● **Work to complete**:
1 - In the article about the 93-year-old yoga instructor, what does Nanammal give as the reason she is still strong and healthy? Answer in one to three sentences.
2 - According to the article about the 93-year-old yoga instructor, how many students does Nanammal teach at her house each day?
3 - Continue the article about the 93-year-old yoga instructor, starting after its last sentence.

● **Text**:
============

She is the oldest woman yoga master

She is the oldest woman yoga master

She is the oldest woman yoga master

Bending it like Beckham, doing delicate manoeuvres with the body turning and twisting as if she is a boneless creature and performing a headstand! These may well sound like a daily routine for a top class gymnast from China or Russia.

Wait and take a breath as these astounding feats are done by a 93-year-old V Nanammal of Coimbatore in Tamil Nadu, a yoga instructor. 

The yoga instructor is vibrant as ever and proves that age really is just a number. Nanammal considers her hundreds of yoga students to be her own children. The nonagenarian has been practising yoga since she was 10 years and could be perhaps the country's oldest woman yoga teacher. 

Born in a middle-class agricultural family at Coimbatore at Jaminkaliyapuram, Nanammal won a contest for the “Silambattam” (a weapon-based Indian martial art from Tamil Nadu) at district level when she was just 14. 

After that she started learning yoga from her grandfather at her home town Coimbatore after seeing some boys and girls learning the ancient Indian exercise and was hooked on ever since. “I also learnt yoga even from my father- in-law after getting married to a Sidha doctor. Those days yoga was considered only as the village exercise,” she says.

The Coimbatore-based great-grandmother also credits yoga for her good health. She does not take medication or had no health problems till now. “I still live strong and healthy due to my love for the exercise and I neither visited a hospital nor used any medicine till now,” Nanammal said.

The woman, who has two sons and three daughters, teaches yoga every day for at least 100 students at her house. She claims her students “feel great” after the yoga sessions. Her students, usually a lot younger than her, also include two women in their 70s, some 60 year olds and the youngest is a girl of six.

============

● **Data**:
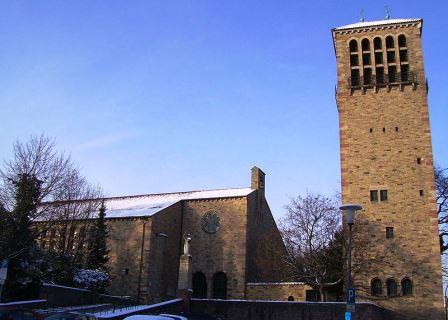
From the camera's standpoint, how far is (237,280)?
4266cm

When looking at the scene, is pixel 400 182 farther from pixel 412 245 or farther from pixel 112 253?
pixel 112 253

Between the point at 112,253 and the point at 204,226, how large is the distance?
8.60 meters

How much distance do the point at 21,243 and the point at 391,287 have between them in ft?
79.3

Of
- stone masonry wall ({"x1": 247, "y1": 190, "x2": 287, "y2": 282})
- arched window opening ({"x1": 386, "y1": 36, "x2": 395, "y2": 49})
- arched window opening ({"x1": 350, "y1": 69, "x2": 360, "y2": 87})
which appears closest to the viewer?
arched window opening ({"x1": 350, "y1": 69, "x2": 360, "y2": 87})

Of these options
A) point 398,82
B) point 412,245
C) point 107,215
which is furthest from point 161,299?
point 398,82

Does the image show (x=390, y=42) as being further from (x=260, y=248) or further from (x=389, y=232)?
(x=260, y=248)

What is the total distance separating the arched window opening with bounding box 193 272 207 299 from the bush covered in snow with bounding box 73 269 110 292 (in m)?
9.50

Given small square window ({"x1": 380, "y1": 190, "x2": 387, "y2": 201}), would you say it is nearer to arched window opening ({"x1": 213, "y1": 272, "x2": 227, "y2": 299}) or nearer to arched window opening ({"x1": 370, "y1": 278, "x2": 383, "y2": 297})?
arched window opening ({"x1": 370, "y1": 278, "x2": 383, "y2": 297})

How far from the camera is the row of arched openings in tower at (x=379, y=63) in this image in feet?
128

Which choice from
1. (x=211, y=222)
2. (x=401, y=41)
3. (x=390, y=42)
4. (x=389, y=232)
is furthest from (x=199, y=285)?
(x=401, y=41)

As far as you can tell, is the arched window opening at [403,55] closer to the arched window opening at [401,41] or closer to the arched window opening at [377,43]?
the arched window opening at [401,41]

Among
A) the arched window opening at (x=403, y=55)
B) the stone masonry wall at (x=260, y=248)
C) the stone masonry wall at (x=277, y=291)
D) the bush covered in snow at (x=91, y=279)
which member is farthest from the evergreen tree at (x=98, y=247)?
the arched window opening at (x=403, y=55)

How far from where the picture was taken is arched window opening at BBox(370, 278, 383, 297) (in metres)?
34.5

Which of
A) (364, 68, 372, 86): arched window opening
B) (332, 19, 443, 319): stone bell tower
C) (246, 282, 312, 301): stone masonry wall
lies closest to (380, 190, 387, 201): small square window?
(332, 19, 443, 319): stone bell tower
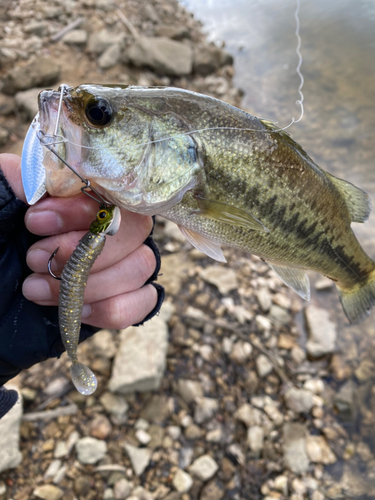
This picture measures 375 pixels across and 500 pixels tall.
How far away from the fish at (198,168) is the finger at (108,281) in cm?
28

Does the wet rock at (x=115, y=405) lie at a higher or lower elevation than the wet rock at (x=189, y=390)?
lower

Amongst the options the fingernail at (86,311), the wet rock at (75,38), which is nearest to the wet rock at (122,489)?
the fingernail at (86,311)

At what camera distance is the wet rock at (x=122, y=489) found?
236 cm

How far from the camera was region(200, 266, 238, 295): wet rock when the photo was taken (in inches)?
163

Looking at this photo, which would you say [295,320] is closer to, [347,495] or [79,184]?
[347,495]

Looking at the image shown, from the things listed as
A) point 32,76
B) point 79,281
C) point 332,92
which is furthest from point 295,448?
point 332,92

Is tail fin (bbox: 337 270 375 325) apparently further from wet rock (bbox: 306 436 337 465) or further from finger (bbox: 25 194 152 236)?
finger (bbox: 25 194 152 236)

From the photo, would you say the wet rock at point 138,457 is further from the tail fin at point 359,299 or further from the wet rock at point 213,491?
the tail fin at point 359,299

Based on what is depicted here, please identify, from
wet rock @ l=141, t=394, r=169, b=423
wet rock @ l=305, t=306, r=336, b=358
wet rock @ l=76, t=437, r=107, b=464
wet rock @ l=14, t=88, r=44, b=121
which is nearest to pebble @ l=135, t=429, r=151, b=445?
wet rock @ l=141, t=394, r=169, b=423

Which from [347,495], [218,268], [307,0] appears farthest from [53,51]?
[307,0]

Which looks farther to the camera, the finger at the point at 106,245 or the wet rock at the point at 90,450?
the wet rock at the point at 90,450

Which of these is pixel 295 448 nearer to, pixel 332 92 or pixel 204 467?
pixel 204 467

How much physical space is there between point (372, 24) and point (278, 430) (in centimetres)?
1575

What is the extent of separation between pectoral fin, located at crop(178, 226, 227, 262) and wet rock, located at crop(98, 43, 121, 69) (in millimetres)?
7178
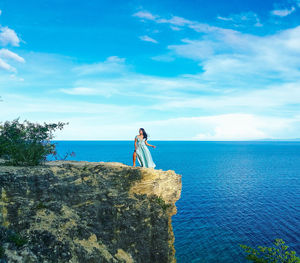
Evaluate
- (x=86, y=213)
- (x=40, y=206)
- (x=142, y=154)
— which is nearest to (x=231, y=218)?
(x=142, y=154)

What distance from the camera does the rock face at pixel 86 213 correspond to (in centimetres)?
1084

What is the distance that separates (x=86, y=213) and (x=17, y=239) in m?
3.95

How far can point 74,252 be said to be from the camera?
11.5 meters

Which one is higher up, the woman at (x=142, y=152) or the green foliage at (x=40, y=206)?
the woman at (x=142, y=152)

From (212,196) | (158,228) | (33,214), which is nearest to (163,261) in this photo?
(158,228)

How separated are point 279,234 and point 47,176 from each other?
3454 cm

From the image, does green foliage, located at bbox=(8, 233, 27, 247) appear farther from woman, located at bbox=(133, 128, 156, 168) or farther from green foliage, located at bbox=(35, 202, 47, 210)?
woman, located at bbox=(133, 128, 156, 168)

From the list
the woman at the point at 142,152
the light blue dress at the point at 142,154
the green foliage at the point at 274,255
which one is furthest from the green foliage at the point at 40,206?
the green foliage at the point at 274,255

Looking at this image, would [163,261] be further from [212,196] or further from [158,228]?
[212,196]

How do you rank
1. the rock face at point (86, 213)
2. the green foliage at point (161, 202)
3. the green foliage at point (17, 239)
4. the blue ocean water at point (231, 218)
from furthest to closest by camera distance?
the blue ocean water at point (231, 218) < the green foliage at point (161, 202) < the rock face at point (86, 213) < the green foliage at point (17, 239)

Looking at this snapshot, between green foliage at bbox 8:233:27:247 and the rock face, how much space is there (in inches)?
1.1

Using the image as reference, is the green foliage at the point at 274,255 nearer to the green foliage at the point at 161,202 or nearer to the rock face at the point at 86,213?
the rock face at the point at 86,213

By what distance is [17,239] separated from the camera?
10211 mm

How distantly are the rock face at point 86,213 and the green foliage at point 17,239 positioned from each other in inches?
1.1
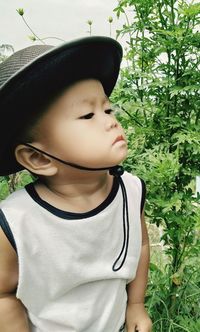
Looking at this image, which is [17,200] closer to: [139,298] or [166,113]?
[139,298]

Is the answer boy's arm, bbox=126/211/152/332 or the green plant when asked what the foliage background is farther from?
boy's arm, bbox=126/211/152/332

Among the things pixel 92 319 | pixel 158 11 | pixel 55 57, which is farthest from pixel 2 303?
pixel 158 11

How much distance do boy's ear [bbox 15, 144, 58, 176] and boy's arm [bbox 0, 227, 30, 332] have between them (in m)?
0.21

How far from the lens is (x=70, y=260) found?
122cm

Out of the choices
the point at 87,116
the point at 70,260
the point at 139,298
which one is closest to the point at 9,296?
the point at 70,260

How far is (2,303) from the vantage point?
48.6 inches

============

● **Written answers**:
1 - Nanammal says she still lives strong and healthy because of her love for yoga. She adds that she has never visited a hospital or used any medicine.

2 - At least 100 students.

3 -
The yoga instructor has even developed a legion of admiring students that consistently attend her classes. They’ve even taken to calling themselves “paethees,” (granddaughters in Tamil)  after their inspiring teacher who, they say, can still do asanas that they struggle with. “I’m 55, she calls me a youngster. 

I aspire to achieve her fitness,” said student Meenakshi. “She can do things we still struggle to do even after several years,” said another student.

What makes her truly amazing is that she can support her whole body on her hands. She begins each class with about a dozen asanas and ends with a guided  relaxation exercises accompanied by meditation. “I’m inspired to bring yoga into others’ lives along with helping  people unearth new talents,” the nonagenarian said.

“My mother can do all the difficult asanas, including the painful “peacock” asana where the body is held in a horizontal position by the strength of the arms alone,” Nanammal's son V Balakrishnan, who is also a yoga instructor, said.

He said his mother can also demonstrate a complicated raised “lotus”, “bridge” and a headstand with ease. Now, she is waiting for another accolade to add to her list as her name was sent to the Indian Yoga Federation to declare her the country’s oldest yoga teacher. 

According to him, Tao Porchon-Lynch, 93, from the United States is at present the world’s oldest Yoga teacher. Nanammal never wears pants or special yoga dresses for classes or demonstration. 

“I wear only our tradition sari. Still I can do more than 50 asanas,” she claimed. The effects of aging have not crept on Nanammal. She said she can even read tiny letters from magazines and has a positive attitude towards life. The woman, who practises daily for an hour in the morning, said: “As far as my body is concerned, it keeps me flexible. I will stiffen up terribly if I didn’t do it.” 

“I do yoga before I go to bed and I do yoga with my students when I get up in the morning,”she said. “I’m up every morning at 4.30 and I usually go to bed early in the night,” she added.

Her diet includes only pulses and cereals and she avoids rice and non-vegetarian food items. Nanammal's technique even caught the attention of the Indian Yoga Master Federation whose chairman invited the yogi to lead classes at various colleges in the region. “She is not only instructing, she is practising,” said Federation Chairman S Krupakar Murali.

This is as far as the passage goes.